Hartley L, Fleay C. Refug. Surv. Q. 2017; 36(4): 45-63.

Copyright

(Copyright © 2017, Oxford University Press)

DOI

10.1093/rsq/hdx010

PMID

unavailable

Abstract

Industrialised countries have applied increasingly restrictive measures to deter people from seeking asylum. Drawing on in-depth interviews with 29 people seeking asylum living in the Australian community who arrived in Australia by boat, this article explores how restrictive policies, including delays in processing refugee claims and the denial of the right to work and access to basic standards of living, are experienced as fundamentally dehumanising. It also explores how interviewees negotiated this in ways that reasserted their humanity. Thematically, many of the responses mapped onto Haslam's "animalising" conceptualisations of dehumanisation in relation to being subject to restrictive policies.

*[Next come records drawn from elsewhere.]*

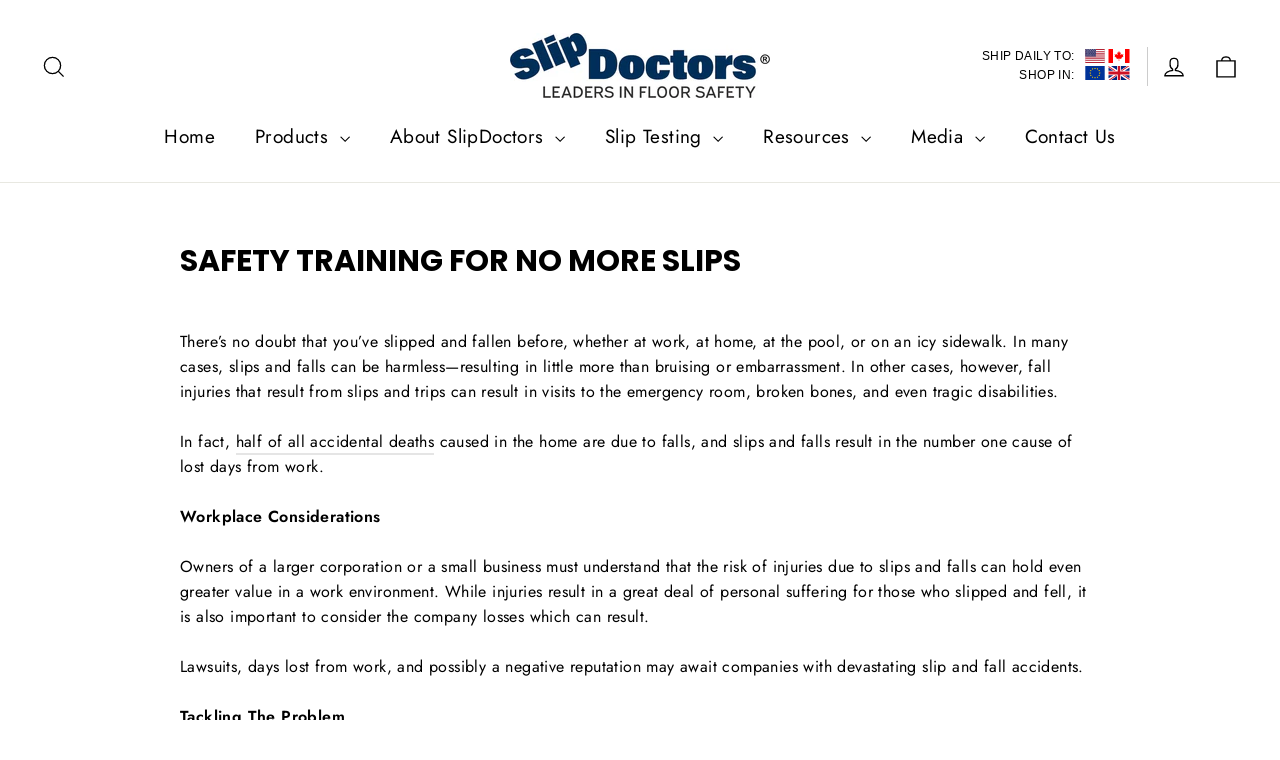

--- FILE ---
content_type: application/javascript
request_url: https://ecommplugins-trustboxsettings.trustpilot.com/slipdoctors.myshopify.com.js?settings=1580200585149&shop=slipdoctors.myshopify.com
body_size: 199
content:
const trustpilot_trustbox_settings = {"trustboxes":[],"activeTrustbox":0,"pageUrls":{"landing":"https://slipdoctors.myshopify.com","category":"https://slipdoctors.myshopify.com/collections/accessories","product":"https://slipdoctors.myshopify.com/products/4-black-roller"}};
dispatchEvent(new CustomEvent('trustpilotTrustboxSettingsLoaded'));

--- FILE ---
content_type: image/svg+xml
request_url: https://cdn.shopify.com/s/files/1/1960/5411/files/uk-flag.svg
body_size: -302
content:
<svg viewBox="0 0 810 540" xmlns:xlink="http://www.w3.org/1999/xlink" version="1.1" xmlns="http://www.w3.org/2000/svg" id="Layer_1">
  
  <defs>
    <style>
      .st0 {
        fill: #fff;
      }

      .st1 {
        fill: #00247d;
      }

Despite the conditions in the community being described as dehumanising, many interviewees were also working hard to find action-orientated activities that were affordable in order to regain a sense of control and independence over their daily lives, such as accessing education and building social connections with others. A number of interviewees also appealed to human rights via speech when describing dehumanising treatments, in effect realigning themselves as humans deserving of rights. Implications for understandings of dehumanisation and for Australia's asylum-seeker policies are discussed.